Read this book
You may have read enough UU history to know that Bronson Alcott was an idealistic Transcendentalist associate of Emerson and Thoreau, an impractical thinker of large thoughts who made and then frittered away a small fortune and depended on his daughter's writing income to support him in his old age.
Or you may have read the children's classic, Little Women, written by Famous UU Louisa May Alcott, his daughter. You may even know that the setting of the book -- the four daughters and mother of the March family growing up in a Civil War-era household while Mr. March was largely absent -- is thought to be styled after her own family.
Now, author Geraldine Brooks has filled the gaps in Louisa's well-loved story by supplying the narrative of the absent Mr. March -- his service as a Unitarian chaplain to the Union troops, as well as his earlier life history -- in her Pulitzer-winning novel, March. Following Louisa's pattern, she carefully constructs the Mr.
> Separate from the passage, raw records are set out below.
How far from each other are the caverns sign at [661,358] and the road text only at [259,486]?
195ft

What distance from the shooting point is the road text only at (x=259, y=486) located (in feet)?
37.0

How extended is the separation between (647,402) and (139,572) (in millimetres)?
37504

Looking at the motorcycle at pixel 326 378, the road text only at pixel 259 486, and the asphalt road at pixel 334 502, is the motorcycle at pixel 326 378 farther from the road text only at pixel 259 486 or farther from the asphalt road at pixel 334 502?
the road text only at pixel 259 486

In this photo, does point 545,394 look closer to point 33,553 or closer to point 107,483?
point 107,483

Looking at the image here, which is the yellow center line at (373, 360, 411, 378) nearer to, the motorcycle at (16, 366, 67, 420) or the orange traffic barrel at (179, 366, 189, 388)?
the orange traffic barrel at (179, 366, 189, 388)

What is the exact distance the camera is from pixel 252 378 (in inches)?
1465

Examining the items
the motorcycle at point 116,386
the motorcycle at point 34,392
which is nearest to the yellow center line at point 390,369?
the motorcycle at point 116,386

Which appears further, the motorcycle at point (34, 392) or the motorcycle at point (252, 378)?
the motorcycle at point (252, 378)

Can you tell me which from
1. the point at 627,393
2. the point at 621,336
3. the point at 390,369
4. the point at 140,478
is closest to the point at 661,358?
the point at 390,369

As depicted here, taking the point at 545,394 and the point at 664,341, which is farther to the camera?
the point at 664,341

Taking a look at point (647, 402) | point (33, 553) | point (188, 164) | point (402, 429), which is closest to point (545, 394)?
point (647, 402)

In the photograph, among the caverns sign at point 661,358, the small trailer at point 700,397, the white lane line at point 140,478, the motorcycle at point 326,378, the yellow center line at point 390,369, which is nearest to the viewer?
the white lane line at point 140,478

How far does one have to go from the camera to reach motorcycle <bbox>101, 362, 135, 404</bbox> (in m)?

March character on the model of Louisa's own father, Bronson.
The novel is a poignant study in the conflict betweeen idealism and evil, a conflict in which idealism does not necessarily triumph, and perhaps offers lessons for ourselves as Alcott's successors carrying the standard of liberal religion forward into our own evil-tinged time.
Read it. You'll be glad you did.
1 Comments:
I read it, Fausto, and I liked it a lot. I thought she painted Bronson Alcott in human but sympathetic tones and also amplified the picture of Marmee which was pretty saintly in "Little Women".